Résumé : Helsinki. Wikhström représentant en chemises décide, la cinquantaine arrivant, de changer de vie. Il joue au poker ses dernières économies, gagne et achète un restaurant. Il croise la route de Khaled réfugié syrien, échoué là par accident, qui demande l’asile politique et qui ne l’obtenant pas devient un clandestin. C’est l’histoire de l’entraide entre ces deux hommes.

Analyse : Lorsque je suis allée voir ce film j’étais un peu en retard et je suis entrée dans une salle dont j’avais lu hâtivement le numéro sur mon ticket. La salle était déjà plongée dans le noir et bondée, normal pour un film de Kaurismäki, mais sans doute les actualités avaient-elles déjà commencé. Je devine dans la pénombre une place au milieu d’une grande rangée et après avoir dérangé une bonne dizaine de personnes et essuyé quelques soupirs d’agacement je m’installe. Les images projetées m’étonnent un peu car elles ont l’air d’être celles d’un film bien entamé. Un court métrage peut-être ? Mais ce que je vois à l’écran m’inquiète un peu. Au bout de quelques minutes je reconnais, par les affiches vues dans le métro … Logan ! Je ne peux pas dire que je sois fanatique de ce genre de film, c’est un euphémisme ! Mais paralysée par l’idée de devoir déranger encore toute cette rangée de spectateurs attentifs, comme au poker j’ai payé pour voir. Non je ne m’égare pas ! Simplement pour vous dire que passer de Logan à L’autre côté de l’espoir c’est comme passer d’une navette spatiale au rythme d’une diligence ; et comme on apprécie ce temps ci ! Kaurismäki en effet prend son temps, et sur un sujet grave qui pourrait être désespérant, nous impose son rythme tranquille et presque apaisant. Un thème qu’il avait déjà évoqué dans Le Havre où un jeune immigrant est aidé par un écrivain, devenu cireur de chaussures. C’est donc un film éminemment politique qu’il réalise avec sa manière très personnelle et si particulière qui fait son succès : un discours et des situations décalées, un humour pince-sans-rire irrésistible, un art consommé de reconstituer des décors vieillots, avec des couleurs surannées et un art de la lumière qui illumine les scènes les plus sombres. On se souviendra longtemps de ce tas de charbon luisant dans la nuit d’où émerge Khaled, qui prononcera la première phrase du film « Les douches ? ». C’est un grand film dans la lignée de ses plus grands : La Fille aux allumettes, Au loin s’en vont les nuages, ou Le Havre.
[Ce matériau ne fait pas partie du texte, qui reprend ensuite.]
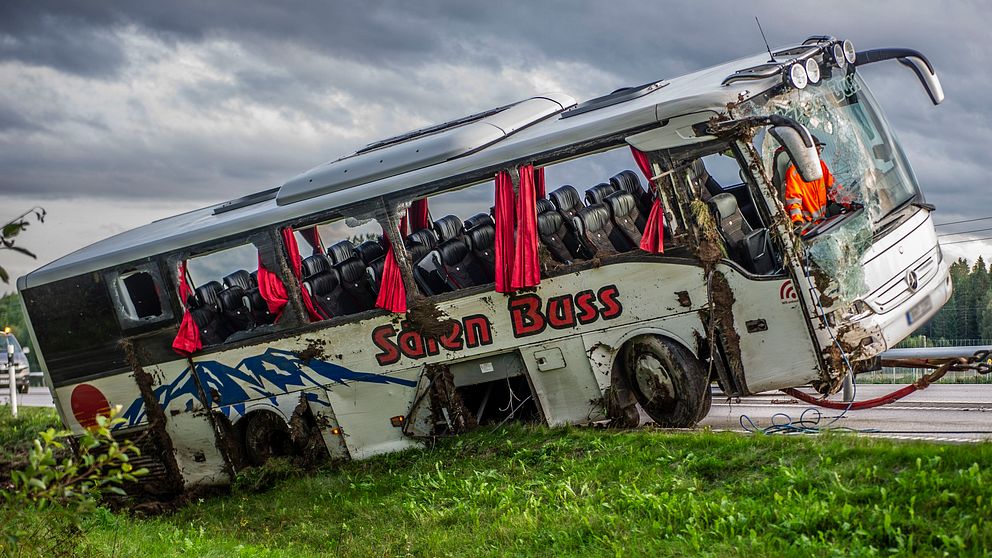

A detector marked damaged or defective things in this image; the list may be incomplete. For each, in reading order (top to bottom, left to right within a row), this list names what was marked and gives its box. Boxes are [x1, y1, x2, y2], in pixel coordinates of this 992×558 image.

crashed white bus [15, 36, 944, 494]
damaged bus body [17, 36, 944, 494]
broken windshield [740, 72, 920, 304]
shattered side window [736, 72, 924, 304]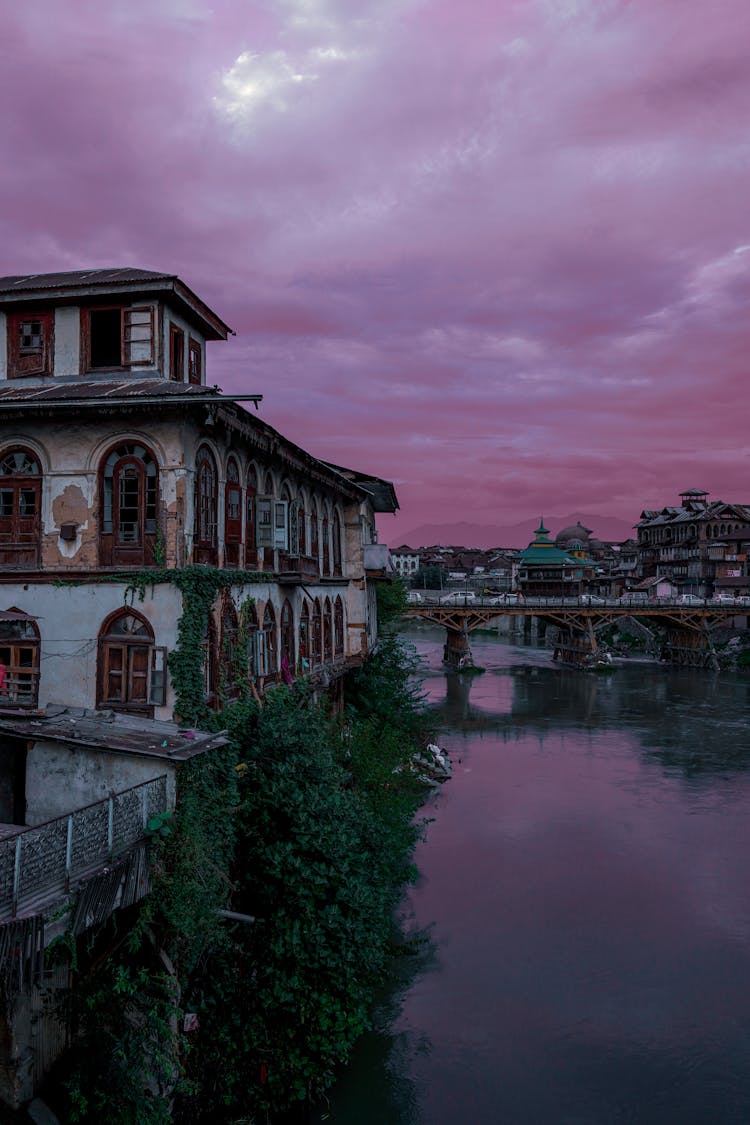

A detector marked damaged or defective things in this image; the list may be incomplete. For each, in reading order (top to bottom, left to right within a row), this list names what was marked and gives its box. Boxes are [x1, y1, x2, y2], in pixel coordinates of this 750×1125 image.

broken window [7, 310, 53, 380]
broken window [83, 306, 154, 371]
broken window [0, 447, 41, 567]
broken window [99, 443, 158, 567]
broken window [0, 612, 40, 706]
broken window [96, 607, 161, 711]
Dans L’autre côté de l’espoir, à travers deux destins qui se croisent, le réalisateur s’empare de l’actualité la plus dramatique de notre début de siècle sans frénésie, sans pathos ni sentimentalisme inutile, sans aucune mièvrerie mais avec le sens de l’humour, de l’absurde et une sensibilité, une tendresse, une bienveillance qui le caractérisent et qui donnent à son cinéma une si grande efficacité. Khaled n’obtient pas l’asile politique par cette administration aseptisée, froide, sans compassion, inhumaine, parce que les évènements qui l’ont fait fuir son pays ne présentent pas un caractère suffisamment dramatique et dangereux pour lui. Kaurismäki diffuse en contrepoint les images d’une télévision qui montre et commente un Alep dévasté, en ruine. Le réalisateur nous force alors à nous poser les bonnes questions face à ce drame humanitaire. « L’autre côté de l’espoir est, je l’avoue volontiers, un film qui tend dans une certaine mesure et sans scrupules à influer sur l’opinion du spectateur et essaie de manipuler ses sentiments pour y parvenir » nous dit-il. Il le fait, sans ostentation ni force mais avec une certaine légèreté, avec poésie et beaucoup d’humanité. Ses personnages, notamment ceux du restaurant, ne sont pas sans rappeler ceux du Havre. Personnages empesés, décalés, à la théâtralité surannée mais humains, tellement humains.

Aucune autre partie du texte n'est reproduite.